I haven’t always been vulnerable. Autism made me this way but it’s not a complaint, just a fact.
We are a week into summer and Jack told me yesterday he was bored. Well, he typed he was bored. Since November 7, 2012, our world has been turned upside down when our otherwise “silent son” spelled out on a stencil board “I am trying” and “I am really smart.”
Jack has progressed to typing on an iPad and we can have some pretty productive conversations some days. It’s not, however, all rainbows and flowers now that Jack can type. He still has autism. And, quite frankly, it affects him tremendously. It sucks.
He does type he wants “to learn” on a regular basis. I appreciate his eagerness to learn but when he typed he was “bored” I decided we needed an adventure. Adventures in “autism-land” require a lot of patience and time. I need to be mentally ready for the stares (we attract a lot of attention just with a service dog. But, add in headphones and a kid that weighs 115lbs who still holds moms hand? People stare.) And, there is always the potential for aggressions. This is just a part of Jack’s autism and it ebbs and flows depending on a long list of items that may or may not be present. But, I need to be ready to have Jack’s impulsivity take over just when you think everything is going smoothly.
He likes history and battles so I thought a trip to the Gettysburg Battlefields, only an hour away, was perfect. I enlisted the help of his amazing sisters. They were dead to the world in a teenage slumber when I happily announced, “We are going on an adventure!” Kudos to them…they came with little to no complaining. I was pumped. “I can do this!!”

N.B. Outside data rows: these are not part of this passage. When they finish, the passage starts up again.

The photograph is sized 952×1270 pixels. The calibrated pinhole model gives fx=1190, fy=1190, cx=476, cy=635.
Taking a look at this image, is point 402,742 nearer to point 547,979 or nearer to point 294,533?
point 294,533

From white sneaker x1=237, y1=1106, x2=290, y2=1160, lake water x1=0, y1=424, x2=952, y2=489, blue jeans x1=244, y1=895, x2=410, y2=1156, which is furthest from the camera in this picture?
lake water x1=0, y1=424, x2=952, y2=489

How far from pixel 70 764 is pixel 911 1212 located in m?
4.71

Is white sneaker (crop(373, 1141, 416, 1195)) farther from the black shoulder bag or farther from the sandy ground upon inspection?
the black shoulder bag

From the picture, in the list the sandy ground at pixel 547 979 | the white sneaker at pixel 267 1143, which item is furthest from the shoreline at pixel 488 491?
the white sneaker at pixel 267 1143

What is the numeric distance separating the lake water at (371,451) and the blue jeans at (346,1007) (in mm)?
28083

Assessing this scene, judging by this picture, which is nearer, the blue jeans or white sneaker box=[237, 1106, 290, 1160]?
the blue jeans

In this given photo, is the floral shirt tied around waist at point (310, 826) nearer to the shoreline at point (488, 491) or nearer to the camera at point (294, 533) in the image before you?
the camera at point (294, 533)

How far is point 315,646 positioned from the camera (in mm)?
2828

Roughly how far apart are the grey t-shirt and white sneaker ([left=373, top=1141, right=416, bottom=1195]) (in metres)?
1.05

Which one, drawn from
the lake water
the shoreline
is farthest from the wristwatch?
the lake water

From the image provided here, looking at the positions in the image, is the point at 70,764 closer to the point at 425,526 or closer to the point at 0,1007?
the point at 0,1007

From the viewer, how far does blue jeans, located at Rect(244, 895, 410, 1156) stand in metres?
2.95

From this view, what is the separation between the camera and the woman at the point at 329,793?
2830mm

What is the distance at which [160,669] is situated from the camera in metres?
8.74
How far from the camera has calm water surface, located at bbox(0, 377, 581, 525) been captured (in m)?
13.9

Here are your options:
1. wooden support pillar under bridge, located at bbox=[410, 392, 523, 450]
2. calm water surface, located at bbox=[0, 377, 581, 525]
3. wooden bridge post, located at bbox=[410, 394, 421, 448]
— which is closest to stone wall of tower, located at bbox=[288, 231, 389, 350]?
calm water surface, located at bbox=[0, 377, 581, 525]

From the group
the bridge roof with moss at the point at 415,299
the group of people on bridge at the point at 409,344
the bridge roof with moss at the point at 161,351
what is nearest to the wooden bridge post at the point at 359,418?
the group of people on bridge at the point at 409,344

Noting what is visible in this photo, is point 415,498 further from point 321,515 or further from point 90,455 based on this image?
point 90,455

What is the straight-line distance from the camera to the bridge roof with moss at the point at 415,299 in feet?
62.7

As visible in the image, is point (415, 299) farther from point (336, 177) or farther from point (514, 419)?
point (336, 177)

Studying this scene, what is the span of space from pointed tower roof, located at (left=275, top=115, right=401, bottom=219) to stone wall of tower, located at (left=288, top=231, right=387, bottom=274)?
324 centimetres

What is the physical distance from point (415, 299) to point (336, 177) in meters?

I was immensely proud of how the girls handled the stares and mumblings from bystanders. The “special” attention we get is a bonus from my perspective –preferred seating, fast service and, going to the FRONT of most long lines. However, for my teenage daughters, it just makes us stand out even more.
Our afternoon is going along swimmingly when just like that…it starts. The aggressions. Hair pulling, pinching, grabbing and screaming. Imagine the scene. IT doesn’t look right to have a kid pulling his mother’s hair. It doesn’t look right to have a kid grabbing his sister’s face while we quietly try to pry his hands off her. It doesn’t look right to have big boy having a tantrum of a 4 year old. Here in lies the vulnerability. To be in public, I have to admit we are a different family. We are louder than most and sometimes, our behaviors make people really stare- with crazed eyes and mouths agape.
Today, however, I am congratulating myself for doing it. Our day ended a bit earlier than I predicted but, I put us out there and we all handled it like champs. Autism might suck some days but my family ROCKS.